Generating risk-prediction models from mental-health data

Responsible KEG Investigator:
Dr Christopher Buckingham

Project Collaborator(s):

  • Birmingham & Solihull Mental Health Trust
Type of Project: Case Award

Funder: EPSRC

Date Commissioned: 10/2006
Date Completed: 09/2009

Project Summary
EPSRC CASE PhD Studentship

Background: The CASE PhD studentship will be linked with and use data from an ongoing research project funded by the Department of Health for 275,000 pounds. The goal is to produce a decision support system (DSS) that assesses risks associated with mental-health problems using a psychological model of clinicians' risk-assessment expertise.
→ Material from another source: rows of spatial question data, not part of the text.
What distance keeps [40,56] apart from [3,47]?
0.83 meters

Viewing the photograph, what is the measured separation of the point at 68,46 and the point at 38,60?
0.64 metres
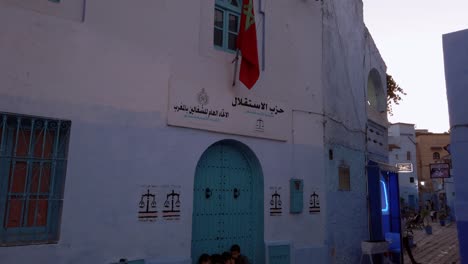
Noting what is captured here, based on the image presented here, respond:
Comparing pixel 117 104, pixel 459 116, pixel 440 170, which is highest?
pixel 459 116

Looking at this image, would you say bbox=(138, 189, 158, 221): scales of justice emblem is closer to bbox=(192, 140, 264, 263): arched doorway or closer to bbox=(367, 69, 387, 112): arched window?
bbox=(192, 140, 264, 263): arched doorway

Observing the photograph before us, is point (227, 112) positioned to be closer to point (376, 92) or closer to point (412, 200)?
point (376, 92)

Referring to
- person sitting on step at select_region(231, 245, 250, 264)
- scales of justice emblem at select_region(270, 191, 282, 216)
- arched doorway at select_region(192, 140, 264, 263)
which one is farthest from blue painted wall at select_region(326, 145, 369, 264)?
person sitting on step at select_region(231, 245, 250, 264)

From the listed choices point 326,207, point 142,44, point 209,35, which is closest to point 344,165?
point 326,207

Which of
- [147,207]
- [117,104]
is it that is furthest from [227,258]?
[117,104]

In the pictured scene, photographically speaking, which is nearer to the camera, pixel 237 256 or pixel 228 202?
pixel 237 256

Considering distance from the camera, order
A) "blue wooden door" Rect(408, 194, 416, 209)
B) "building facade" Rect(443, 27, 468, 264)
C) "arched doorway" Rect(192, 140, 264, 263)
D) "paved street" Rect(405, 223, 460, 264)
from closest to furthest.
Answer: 1. "arched doorway" Rect(192, 140, 264, 263)
2. "building facade" Rect(443, 27, 468, 264)
3. "paved street" Rect(405, 223, 460, 264)
4. "blue wooden door" Rect(408, 194, 416, 209)

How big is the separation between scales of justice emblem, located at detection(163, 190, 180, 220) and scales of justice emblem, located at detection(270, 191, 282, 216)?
→ 1815 millimetres

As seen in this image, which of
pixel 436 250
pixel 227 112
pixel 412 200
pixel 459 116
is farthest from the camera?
pixel 412 200

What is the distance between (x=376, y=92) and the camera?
12.4 m

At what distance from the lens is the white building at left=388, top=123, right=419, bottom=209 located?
34.6m

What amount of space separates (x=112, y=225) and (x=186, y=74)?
244cm

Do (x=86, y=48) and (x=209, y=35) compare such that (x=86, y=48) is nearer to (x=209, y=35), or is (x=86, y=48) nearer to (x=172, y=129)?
(x=172, y=129)

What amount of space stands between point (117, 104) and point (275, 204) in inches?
125
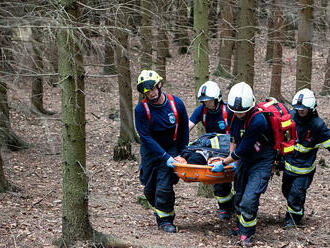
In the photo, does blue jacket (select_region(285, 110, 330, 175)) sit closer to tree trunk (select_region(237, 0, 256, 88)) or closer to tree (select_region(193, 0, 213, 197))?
tree (select_region(193, 0, 213, 197))

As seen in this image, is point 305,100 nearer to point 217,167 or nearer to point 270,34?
point 217,167

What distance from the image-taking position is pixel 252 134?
5.65 m

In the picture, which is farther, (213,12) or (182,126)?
(213,12)

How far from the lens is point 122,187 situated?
988 centimetres

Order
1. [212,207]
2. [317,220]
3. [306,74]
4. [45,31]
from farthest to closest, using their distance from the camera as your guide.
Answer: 1. [306,74]
2. [212,207]
3. [317,220]
4. [45,31]

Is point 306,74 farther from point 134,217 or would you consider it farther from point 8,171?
point 8,171

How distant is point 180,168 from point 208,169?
1.31 ft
Aims of proposed project: The main aim is to enhance the DSS by providing mathematical tools for analysing risk data that complement the risk assessments based on human expertise. A secondary aim is to improve the quality of risk assessments within the collaborating organisation, Birmingham and Solihull Mental Health Trust (BSMHT). Specific objectives are to investigate: how Bayesian belief networks might be both informed by and inform expert knowledge structures; the creation of optimum belief-net structures that complement the mental-health expertise; how changes in patient data over time affect event probabilities; the relationship between the DSS judgements and those given directly by mental-health practitioners; pattern recognition tools that do not rely on domain structure inherent within the patient data set; how the DSS can validate higher-level judgements given by clinicians, with the intention of detecting inconsistent judgements for patients; matching of patient information profiles, both for data validation purposes and to simulate case-based reasoning; current methods of risk assessment within the Trust, including the influence of workplace procedures and the influence of information technology (IT); and how the analyses of risk data should best be presented to clinicians to maximise the chances of the DSS being adopted.
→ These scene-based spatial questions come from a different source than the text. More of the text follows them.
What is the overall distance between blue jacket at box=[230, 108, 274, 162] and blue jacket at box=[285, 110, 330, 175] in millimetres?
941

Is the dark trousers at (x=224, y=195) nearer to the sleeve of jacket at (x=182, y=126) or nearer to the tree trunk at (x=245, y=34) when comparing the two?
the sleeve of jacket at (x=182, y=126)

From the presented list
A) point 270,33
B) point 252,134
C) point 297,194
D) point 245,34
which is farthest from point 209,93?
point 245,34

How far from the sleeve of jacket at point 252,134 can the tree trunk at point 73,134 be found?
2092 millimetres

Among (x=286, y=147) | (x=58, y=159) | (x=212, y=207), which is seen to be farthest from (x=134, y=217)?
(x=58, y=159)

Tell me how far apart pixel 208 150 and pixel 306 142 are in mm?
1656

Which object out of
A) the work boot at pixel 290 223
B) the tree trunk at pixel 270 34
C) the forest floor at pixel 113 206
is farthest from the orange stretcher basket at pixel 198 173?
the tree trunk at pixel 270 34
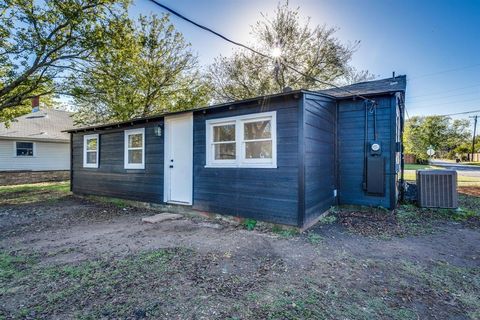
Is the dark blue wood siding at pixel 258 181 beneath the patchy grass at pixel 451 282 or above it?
above

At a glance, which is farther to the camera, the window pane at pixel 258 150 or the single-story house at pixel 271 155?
the window pane at pixel 258 150

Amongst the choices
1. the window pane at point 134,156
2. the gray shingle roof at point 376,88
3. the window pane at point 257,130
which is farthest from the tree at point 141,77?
the gray shingle roof at point 376,88

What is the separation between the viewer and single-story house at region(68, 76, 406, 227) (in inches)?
190

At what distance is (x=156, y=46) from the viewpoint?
13.2 metres

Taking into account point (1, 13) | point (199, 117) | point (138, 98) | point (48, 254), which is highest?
point (1, 13)

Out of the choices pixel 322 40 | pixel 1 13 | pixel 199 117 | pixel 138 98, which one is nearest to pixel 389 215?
pixel 199 117

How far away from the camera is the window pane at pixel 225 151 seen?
5648 mm

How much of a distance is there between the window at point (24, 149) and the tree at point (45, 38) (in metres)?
5.55

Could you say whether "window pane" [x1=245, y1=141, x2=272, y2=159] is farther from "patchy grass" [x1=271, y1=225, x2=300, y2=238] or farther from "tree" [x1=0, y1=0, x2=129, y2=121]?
"tree" [x1=0, y1=0, x2=129, y2=121]

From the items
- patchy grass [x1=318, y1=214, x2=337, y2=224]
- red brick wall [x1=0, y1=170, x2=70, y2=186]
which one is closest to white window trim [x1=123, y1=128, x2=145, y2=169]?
patchy grass [x1=318, y1=214, x2=337, y2=224]

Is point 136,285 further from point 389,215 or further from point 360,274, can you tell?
point 389,215

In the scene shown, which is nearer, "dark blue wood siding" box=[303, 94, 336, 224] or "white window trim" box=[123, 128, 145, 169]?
"dark blue wood siding" box=[303, 94, 336, 224]

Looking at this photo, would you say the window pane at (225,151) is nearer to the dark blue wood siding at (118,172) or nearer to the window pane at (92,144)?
the dark blue wood siding at (118,172)

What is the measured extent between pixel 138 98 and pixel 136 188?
276 inches
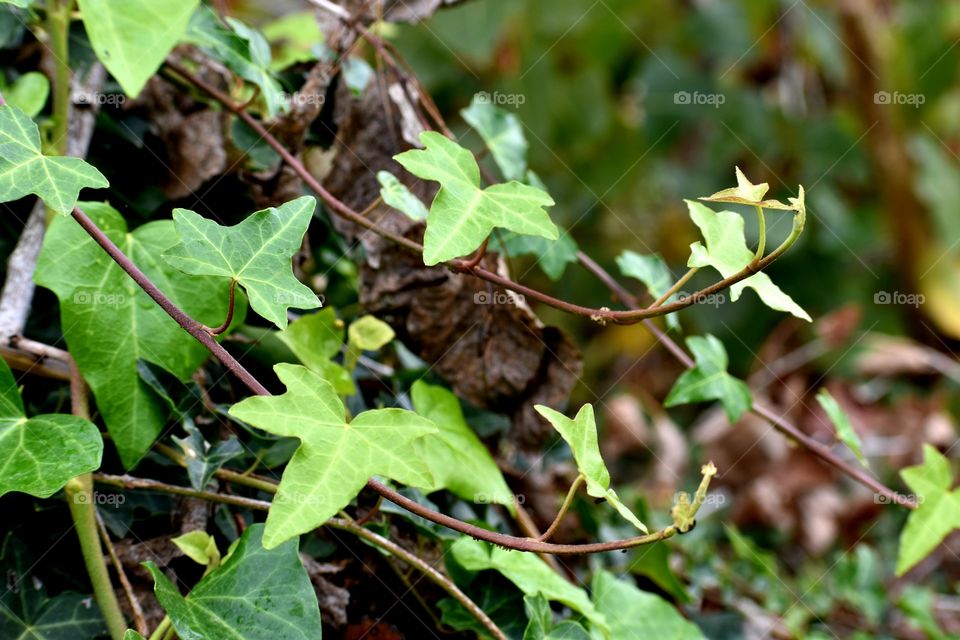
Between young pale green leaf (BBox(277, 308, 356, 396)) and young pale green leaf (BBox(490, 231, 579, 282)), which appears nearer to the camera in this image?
young pale green leaf (BBox(277, 308, 356, 396))

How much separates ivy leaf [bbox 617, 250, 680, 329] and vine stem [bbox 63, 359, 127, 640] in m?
0.63

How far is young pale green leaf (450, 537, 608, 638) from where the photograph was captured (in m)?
0.82

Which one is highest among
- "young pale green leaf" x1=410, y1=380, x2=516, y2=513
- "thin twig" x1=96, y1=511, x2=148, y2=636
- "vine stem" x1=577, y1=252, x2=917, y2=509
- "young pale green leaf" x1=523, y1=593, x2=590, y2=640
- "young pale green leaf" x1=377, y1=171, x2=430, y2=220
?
→ "young pale green leaf" x1=377, y1=171, x2=430, y2=220

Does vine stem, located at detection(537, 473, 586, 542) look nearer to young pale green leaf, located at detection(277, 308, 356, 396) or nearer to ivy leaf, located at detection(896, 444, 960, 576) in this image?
young pale green leaf, located at detection(277, 308, 356, 396)

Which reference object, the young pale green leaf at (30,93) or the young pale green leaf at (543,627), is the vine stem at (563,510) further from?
the young pale green leaf at (30,93)

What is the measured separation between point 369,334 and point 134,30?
14.4 inches

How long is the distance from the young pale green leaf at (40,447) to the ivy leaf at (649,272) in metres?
0.62

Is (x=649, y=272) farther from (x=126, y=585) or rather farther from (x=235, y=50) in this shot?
(x=126, y=585)

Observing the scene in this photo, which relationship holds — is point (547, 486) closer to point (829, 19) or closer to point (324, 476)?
point (324, 476)

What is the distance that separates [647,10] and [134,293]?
8.04ft

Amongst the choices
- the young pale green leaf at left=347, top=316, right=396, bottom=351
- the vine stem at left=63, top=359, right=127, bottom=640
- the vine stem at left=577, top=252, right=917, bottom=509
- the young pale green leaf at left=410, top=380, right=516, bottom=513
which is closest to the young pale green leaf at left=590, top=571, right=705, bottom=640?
the young pale green leaf at left=410, top=380, right=516, bottom=513

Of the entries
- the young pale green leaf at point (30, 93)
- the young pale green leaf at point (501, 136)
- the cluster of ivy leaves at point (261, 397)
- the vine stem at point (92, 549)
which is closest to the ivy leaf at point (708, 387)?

Outcomes: The general outcome will be a web-based risk-assessment DSS that includes both human expertise and sophisticated mathematical prediction tools. This combination will greatly enhance confidence of clinicians in the outputs, encouraging both mental-health Trusts and front-line services to adopt the DSS, and increasing the public's access to mental-health advice and help. The research will help develop innovative ways of processing and disseminating mental-health risk information, making it readily available through IT and easily accessible to both clinicians and those without a mental-health background. The proposed work will inform best practice for IT tools, including empirical evidence for the data that should be collected. It will provide crucial input to the National Programme for Information Technology currently being implemented within the NHS.